La realización de desfiles en conmemoración del Bicentenario de nuestra Independencia fue un indicio de la reubicación de las Fuerzas Armadas en la consideración oficial y probablemente también social. En palabras del ministro de Defensa, Julio Martínez, al anunciar el evento: "En el gobierno anterior hubo maltrato, persecución y falta de respeto a nuestras Fuerzas Armadas, a las que tenían escondidas" y agregó: "No es para mostrar poder, que tampoco tenemos porque hemos recibido las Fuerzas Armadas con falta de capacidades y presupuesto".

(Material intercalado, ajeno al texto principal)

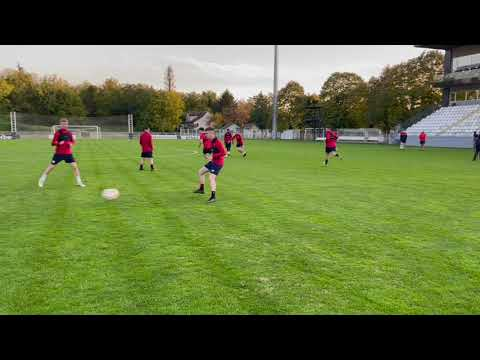 U19 Training Behind The Scenes | UEFA Youth League Matchday -1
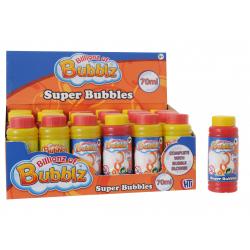 Dubble Bubble Bubbles Bubbles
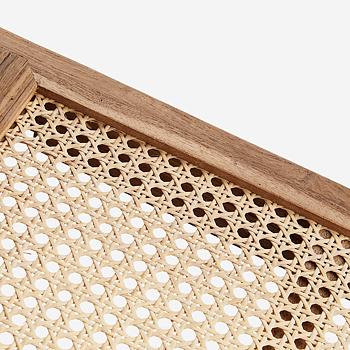 NY11 Barstol 75 cm natur läder, Norr11 Solhem Inredning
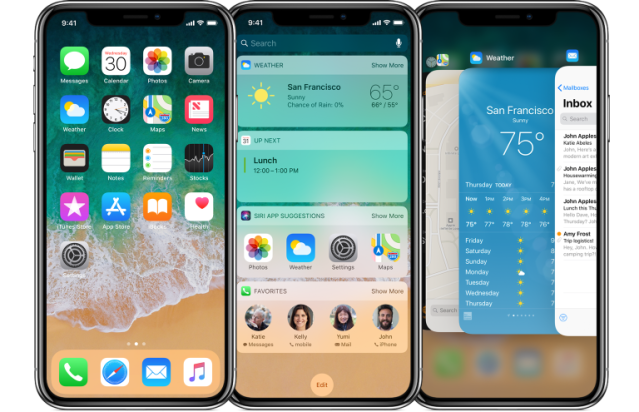 Image result for iPhone X ui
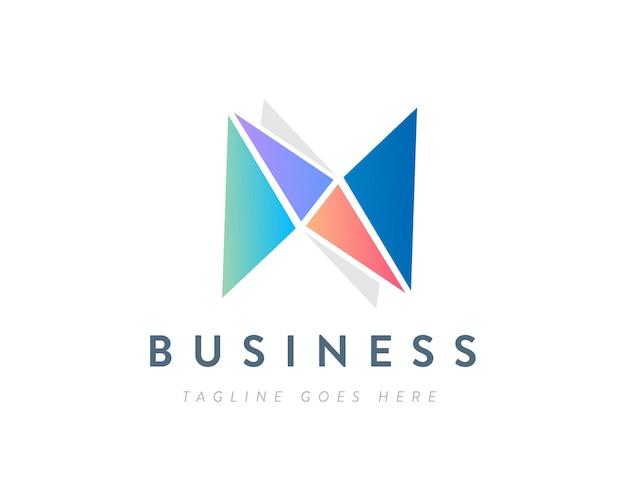 Design del logo aziendale professionale o logo della lettera n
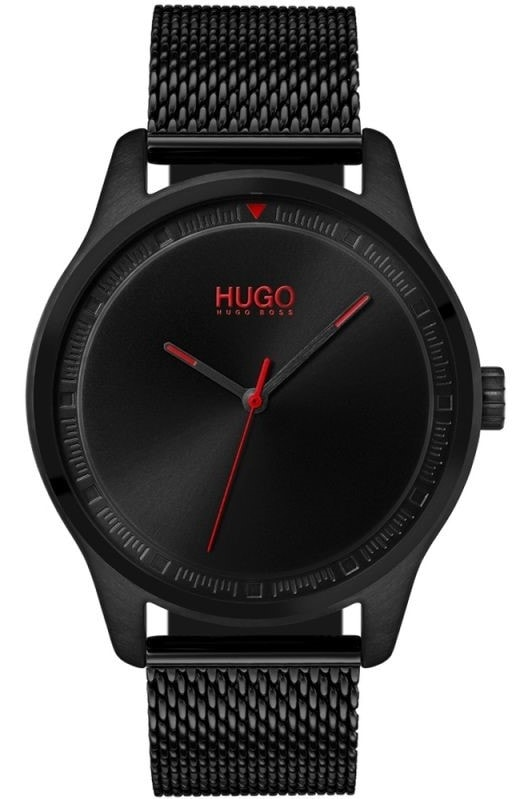 Hugo Boss Move 1530044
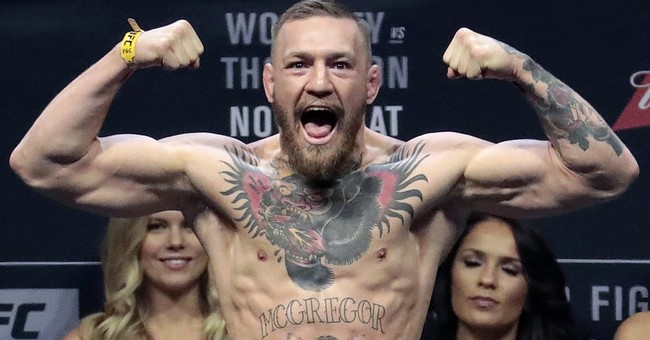 Conor McGregor and Floyd Mayweather announce their fight date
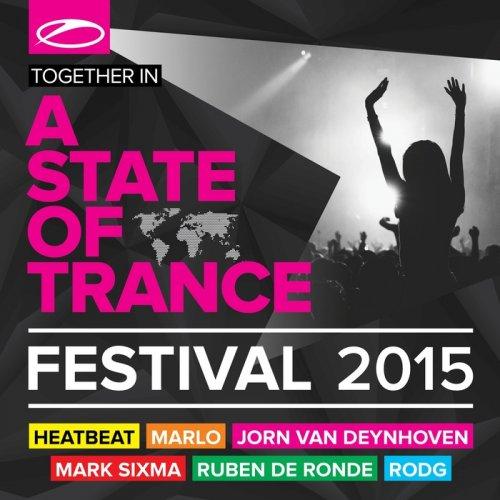VA - A State Of Trance Festival 2015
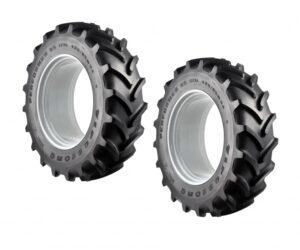 Firestone uvádí na trh pneumatiku Performer Extra s životností prodlouženou o 20 %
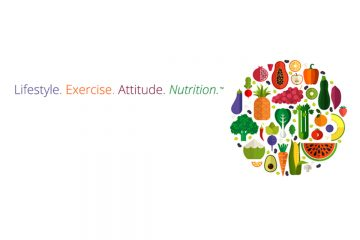 Holistic health nutrition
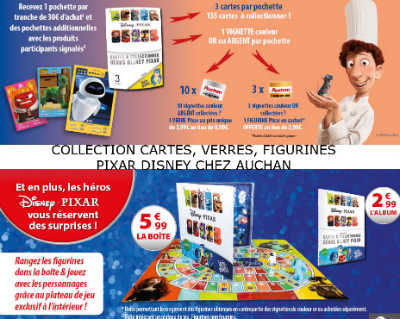 figurine disney auchan. Black Bedroom Furniture Sets. Home Design Ideas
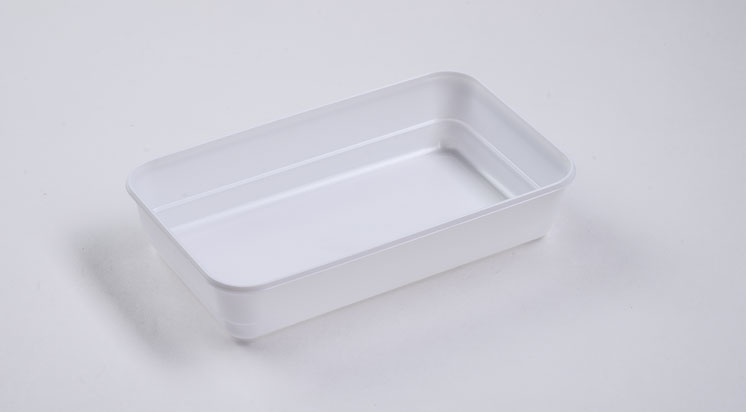 Disposable Airline Tableware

En 33 años de gobiernos constitucionales el Congreso nunca desarrolló una discusión seria sobre las implicancias de quitar gradualmente a las Fuerzas Armadas su capacidad defensiva. Pero esto sucedió. Cualquier voz señalando esa falencia sería mal considerada políticamente y sospechada de defender "represores" o de alimentar intenciones golpistas. Si el propósito sigue siendo mantener desarmadas las fuerzas para asegurar que no haya golpes militares, ello significaría después de 33 años otro grave problema de madurez institucional. El acatamiento militar a las autoridades de la Constitución debe entenderse como un hecho ya consolidado.

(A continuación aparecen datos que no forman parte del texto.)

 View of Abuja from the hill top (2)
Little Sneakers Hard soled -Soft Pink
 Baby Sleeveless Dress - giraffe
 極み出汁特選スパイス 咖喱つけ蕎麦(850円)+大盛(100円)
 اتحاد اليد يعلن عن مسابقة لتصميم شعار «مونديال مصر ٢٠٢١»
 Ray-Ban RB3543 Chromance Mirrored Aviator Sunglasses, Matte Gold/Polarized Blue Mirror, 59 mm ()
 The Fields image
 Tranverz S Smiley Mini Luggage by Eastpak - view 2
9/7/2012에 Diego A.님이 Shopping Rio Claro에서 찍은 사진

Dentro de estas extremas escaseces, el presupuesto de defensa expone en sus limitadas inversiones la prioridad por impulsar la industria militar local. Este objetivo puede estar en contradicción, y de hecho lo está, con el logro de la mayor eficacia militar basada en armamento de última generación. Por ejemplo, se propone modernizar el Polo Químico de la Fábrica Militar de Río Tercero. También se han programado una línea de armado de vagones y una planta de fabricación de pistolas en la Fábrica Militar Fray Luis Beltrán. Ninguna de estas inversiones aportará capacidad militar significativa. La pregunta, entonces, es por qué el presupuesto de defensa pone al Estado a armar vagones de uso civil.

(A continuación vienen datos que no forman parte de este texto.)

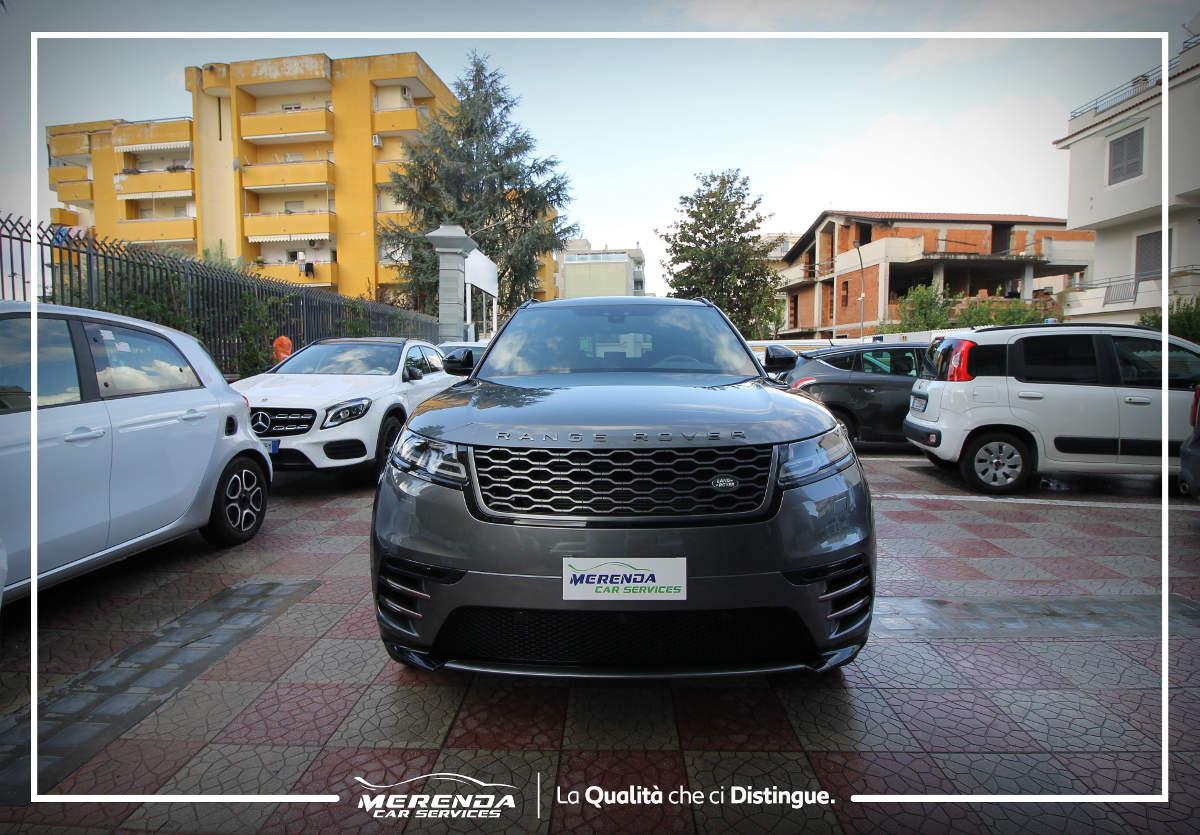 Ripristino carrozzeria Land Rover Velar D240 S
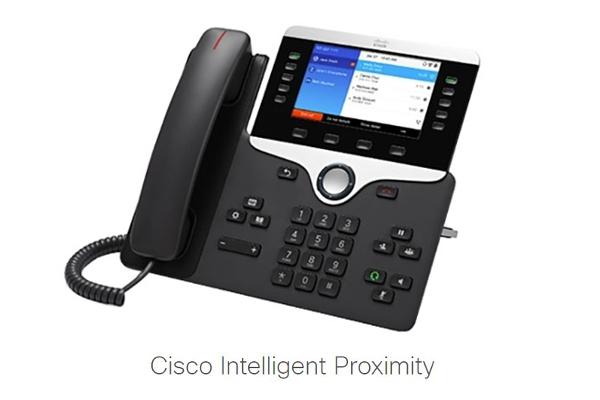 Teléfono IP de Cisco 8861 compatible con hasta 3 módulos de expansión 8800 y con 2 puertos USB ya disponible en Avanzada 7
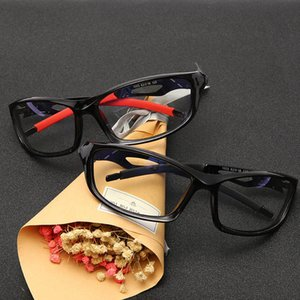 Classic Rectangular Anti Blue Ray Glasses Fashion Vintage Computer Glasses Blue Light Blocking Lenses Optical Frame Prescription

Se impone una completa revisión de la política de defensa que debería sustentarse en una discusión que se inicie con la decisión de contar con fuerzas armadas. Salvado esto, el marco de un programa consensuado debe incluir la reconciliación y la superación de los sentimientos antimilitares que han motivado no sólo el deterioro defensivo que exponemos en este editorial, sino también un tratamiento judicial asimétrico y claramente violatorio de los principios de la justicia en el tratamiento de los hechos de la guerra antisubversiva que nuestro país vivió en los años setenta.